- **Directions**:
Extract every line in the data below that contains the word "brick". Letter case counts, so match only that exact capitalization.
-- Start Provided data --
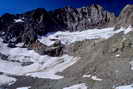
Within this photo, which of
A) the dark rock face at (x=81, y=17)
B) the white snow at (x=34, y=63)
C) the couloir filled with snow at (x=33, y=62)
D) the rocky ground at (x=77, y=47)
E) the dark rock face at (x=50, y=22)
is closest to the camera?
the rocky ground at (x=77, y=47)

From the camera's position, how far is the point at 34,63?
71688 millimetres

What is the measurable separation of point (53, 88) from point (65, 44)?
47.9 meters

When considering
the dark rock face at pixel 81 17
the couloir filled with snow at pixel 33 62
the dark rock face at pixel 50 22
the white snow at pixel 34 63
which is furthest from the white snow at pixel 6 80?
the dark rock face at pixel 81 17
-- End Provided data --
-- Start Provided data --
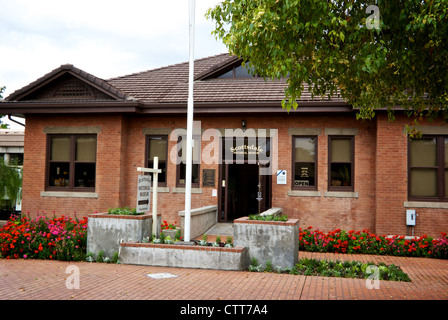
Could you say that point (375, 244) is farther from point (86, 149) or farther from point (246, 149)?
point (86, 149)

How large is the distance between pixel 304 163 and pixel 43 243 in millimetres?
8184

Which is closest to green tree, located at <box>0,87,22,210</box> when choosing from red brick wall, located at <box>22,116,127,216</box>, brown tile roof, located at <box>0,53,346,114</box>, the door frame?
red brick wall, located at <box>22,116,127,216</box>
-- End Provided data --
-- Start Provided data --
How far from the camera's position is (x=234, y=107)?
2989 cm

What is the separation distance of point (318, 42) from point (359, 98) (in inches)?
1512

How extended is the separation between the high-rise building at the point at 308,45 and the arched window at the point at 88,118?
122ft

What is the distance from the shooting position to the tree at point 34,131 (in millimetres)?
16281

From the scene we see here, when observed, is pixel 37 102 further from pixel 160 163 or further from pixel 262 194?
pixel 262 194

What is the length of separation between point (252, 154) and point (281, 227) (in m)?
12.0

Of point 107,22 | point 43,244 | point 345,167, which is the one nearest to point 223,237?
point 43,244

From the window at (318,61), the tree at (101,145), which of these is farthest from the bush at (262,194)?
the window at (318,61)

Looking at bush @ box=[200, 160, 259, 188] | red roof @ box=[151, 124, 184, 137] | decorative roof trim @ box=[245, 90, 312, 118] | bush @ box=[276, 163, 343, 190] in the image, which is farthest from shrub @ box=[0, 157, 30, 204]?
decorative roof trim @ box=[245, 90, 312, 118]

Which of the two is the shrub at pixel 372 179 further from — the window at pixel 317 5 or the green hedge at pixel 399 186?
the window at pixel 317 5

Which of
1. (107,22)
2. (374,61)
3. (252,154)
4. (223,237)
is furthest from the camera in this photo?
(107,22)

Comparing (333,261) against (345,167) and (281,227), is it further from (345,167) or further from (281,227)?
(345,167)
-- End Provided data --
- **Solution for this exercise**:
Which is closest to green tree, located at <box>0,87,22,210</box> when choosing from red brick wall, located at <box>22,116,127,216</box>, brown tile roof, located at <box>0,53,346,114</box>, the door frame?
red brick wall, located at <box>22,116,127,216</box>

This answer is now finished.